Das Planungsdossier wird hauptsächlich deshalb vom Kanton übernommen, weil es von kantonalem Interesse ist – subsidiär aber auch wegen seiner Komplexität. Da es sich um eine Ad-hoc- und Detailplanung handelt, liess diese im Rahmen einer Baubewilligung wenig Spielraum. Die Gemeinden verlieren eine Entscheidungsmöglichkeit, die jedoch nur formal ist, müssen sich aber nicht mehr um diese sehr komplexen Dossiers kümmern. Da sich die Neuenburger Bevölkerung mit über 60 Prozent für das kantonale Windkraftkonzept ausgesprochen hatte, und zwar in allen Gemeinden, bereitete diese neue Realität allerdings keine politischen Schwierigkeiten.

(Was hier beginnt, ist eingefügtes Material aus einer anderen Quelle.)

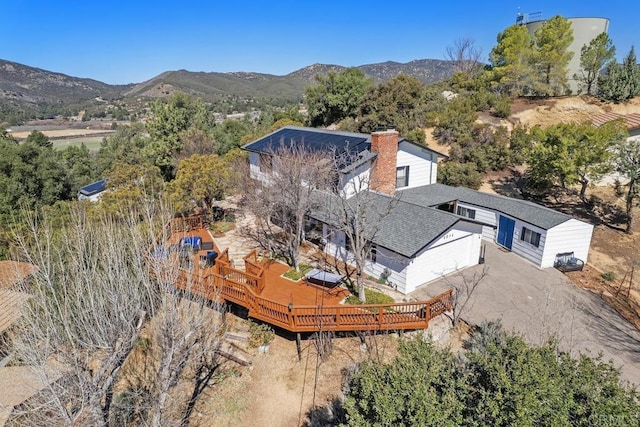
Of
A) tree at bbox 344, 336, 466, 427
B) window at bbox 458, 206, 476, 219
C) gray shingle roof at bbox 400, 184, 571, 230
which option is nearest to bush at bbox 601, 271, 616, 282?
gray shingle roof at bbox 400, 184, 571, 230

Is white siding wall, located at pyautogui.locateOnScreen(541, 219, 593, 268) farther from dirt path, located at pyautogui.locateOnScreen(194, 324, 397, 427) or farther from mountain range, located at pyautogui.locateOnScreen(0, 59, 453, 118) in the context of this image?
mountain range, located at pyautogui.locateOnScreen(0, 59, 453, 118)

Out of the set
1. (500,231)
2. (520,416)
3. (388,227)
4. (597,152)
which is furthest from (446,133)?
(520,416)

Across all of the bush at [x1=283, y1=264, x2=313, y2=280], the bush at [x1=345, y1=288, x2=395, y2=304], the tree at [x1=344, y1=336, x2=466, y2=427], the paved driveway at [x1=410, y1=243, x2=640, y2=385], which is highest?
the tree at [x1=344, y1=336, x2=466, y2=427]

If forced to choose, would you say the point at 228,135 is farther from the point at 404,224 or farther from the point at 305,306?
the point at 305,306

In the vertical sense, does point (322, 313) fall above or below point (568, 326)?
above

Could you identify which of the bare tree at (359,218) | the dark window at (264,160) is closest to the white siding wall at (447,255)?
the bare tree at (359,218)

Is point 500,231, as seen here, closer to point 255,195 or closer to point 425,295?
point 425,295
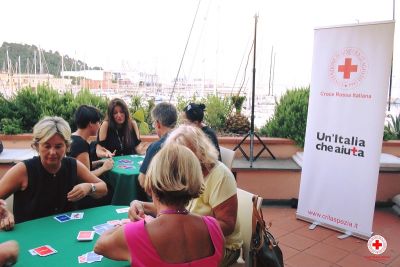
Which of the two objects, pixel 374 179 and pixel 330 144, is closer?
pixel 374 179

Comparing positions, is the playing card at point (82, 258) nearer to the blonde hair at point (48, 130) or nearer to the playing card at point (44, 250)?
the playing card at point (44, 250)

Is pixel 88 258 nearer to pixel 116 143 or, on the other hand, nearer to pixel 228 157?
pixel 228 157

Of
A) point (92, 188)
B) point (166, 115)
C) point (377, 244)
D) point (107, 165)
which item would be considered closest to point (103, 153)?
point (107, 165)

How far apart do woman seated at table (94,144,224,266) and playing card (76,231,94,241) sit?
0.43 meters

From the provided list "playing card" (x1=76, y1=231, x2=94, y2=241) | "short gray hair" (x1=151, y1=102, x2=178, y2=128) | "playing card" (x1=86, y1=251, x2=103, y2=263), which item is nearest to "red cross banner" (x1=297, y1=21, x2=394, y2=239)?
"short gray hair" (x1=151, y1=102, x2=178, y2=128)

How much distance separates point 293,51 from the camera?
607 centimetres

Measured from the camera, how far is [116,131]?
4.13 metres

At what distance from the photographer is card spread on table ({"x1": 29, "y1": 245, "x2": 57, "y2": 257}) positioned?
1.55 m

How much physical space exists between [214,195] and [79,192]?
2.97ft

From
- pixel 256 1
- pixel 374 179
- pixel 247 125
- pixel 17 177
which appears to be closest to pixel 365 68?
pixel 374 179

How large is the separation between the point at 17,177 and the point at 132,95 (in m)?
3.81

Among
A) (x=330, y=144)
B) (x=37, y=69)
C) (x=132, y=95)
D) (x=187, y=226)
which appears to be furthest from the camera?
(x=37, y=69)

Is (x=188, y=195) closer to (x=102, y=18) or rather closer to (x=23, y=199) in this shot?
(x=23, y=199)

Und Sie als zuständiger Staatsrat, haben Sie im Rahmen dieser Windkraftplanung das Gefühl, mit einer besonderen Aufgabe betraut zu sein?

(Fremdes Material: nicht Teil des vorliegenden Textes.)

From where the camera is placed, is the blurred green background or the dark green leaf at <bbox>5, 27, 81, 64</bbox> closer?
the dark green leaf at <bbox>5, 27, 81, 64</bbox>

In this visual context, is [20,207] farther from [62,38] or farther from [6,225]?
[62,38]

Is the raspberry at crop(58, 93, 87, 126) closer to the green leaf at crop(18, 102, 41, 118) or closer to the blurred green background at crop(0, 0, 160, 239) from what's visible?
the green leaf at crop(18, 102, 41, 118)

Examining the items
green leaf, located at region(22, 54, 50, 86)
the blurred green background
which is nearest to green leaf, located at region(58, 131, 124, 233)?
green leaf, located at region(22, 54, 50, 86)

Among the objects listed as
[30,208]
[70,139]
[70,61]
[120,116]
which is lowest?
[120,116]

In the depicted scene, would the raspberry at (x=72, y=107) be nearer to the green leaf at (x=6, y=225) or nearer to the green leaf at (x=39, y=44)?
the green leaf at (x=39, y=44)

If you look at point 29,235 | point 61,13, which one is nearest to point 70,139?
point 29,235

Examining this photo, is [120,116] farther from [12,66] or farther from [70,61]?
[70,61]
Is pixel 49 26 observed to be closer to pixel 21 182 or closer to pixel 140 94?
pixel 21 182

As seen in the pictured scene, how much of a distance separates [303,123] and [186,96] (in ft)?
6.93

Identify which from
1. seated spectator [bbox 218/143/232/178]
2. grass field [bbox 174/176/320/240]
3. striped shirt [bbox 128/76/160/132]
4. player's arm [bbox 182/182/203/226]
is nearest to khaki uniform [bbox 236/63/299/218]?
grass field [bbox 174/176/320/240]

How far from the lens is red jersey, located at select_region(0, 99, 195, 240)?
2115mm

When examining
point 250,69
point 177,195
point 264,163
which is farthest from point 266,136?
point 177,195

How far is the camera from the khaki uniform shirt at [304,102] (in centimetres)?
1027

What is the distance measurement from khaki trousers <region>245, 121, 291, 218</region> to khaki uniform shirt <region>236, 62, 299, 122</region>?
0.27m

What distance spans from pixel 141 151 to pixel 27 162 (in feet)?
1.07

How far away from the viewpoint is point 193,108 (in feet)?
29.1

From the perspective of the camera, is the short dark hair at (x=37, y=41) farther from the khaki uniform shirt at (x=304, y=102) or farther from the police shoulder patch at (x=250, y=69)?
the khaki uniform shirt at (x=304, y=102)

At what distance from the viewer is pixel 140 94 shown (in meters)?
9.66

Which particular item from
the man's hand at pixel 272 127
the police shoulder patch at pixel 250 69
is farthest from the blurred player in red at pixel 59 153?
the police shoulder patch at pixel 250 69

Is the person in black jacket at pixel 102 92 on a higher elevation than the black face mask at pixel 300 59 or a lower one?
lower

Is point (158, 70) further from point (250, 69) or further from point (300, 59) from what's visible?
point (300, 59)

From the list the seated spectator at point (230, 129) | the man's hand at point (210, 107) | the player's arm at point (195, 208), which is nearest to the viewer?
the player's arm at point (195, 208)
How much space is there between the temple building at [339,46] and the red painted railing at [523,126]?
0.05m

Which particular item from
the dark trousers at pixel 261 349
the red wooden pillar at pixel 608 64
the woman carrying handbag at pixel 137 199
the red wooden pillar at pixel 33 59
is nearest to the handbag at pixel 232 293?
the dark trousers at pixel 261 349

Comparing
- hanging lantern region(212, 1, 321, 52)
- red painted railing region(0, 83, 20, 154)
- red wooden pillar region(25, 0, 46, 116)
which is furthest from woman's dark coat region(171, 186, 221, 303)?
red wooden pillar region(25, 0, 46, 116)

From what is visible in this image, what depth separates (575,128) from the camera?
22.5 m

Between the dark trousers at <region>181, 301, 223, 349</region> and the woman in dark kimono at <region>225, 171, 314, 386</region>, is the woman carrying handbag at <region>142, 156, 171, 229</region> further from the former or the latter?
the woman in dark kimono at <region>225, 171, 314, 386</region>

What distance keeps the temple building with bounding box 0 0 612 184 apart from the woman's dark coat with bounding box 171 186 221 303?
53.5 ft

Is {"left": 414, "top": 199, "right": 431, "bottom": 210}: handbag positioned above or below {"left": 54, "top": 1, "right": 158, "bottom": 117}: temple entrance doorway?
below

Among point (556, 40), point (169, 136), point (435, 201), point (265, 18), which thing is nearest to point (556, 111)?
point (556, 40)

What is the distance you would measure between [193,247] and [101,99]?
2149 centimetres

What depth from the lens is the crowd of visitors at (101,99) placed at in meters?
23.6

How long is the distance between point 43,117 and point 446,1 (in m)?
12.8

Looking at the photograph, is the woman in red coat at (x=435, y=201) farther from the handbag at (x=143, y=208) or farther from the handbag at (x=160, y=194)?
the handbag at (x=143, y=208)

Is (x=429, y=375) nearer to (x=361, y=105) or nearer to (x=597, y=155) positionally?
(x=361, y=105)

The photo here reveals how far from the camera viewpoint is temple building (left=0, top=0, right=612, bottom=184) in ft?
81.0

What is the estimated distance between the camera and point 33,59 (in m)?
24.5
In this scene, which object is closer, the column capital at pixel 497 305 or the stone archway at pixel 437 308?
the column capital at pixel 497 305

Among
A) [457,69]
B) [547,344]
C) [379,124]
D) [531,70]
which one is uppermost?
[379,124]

Seit Langem plädiere ich für eine Stärkung der einheimischen, CO2-armen Energieproduktion im Winter. Die Umsetzung der Projekte im Rahmen des Windkraftkonzepts entspricht voll und ganz diesen strategischen Zielen für die Energieversorgung des Landes und liegt mir daher sehr am Herzen.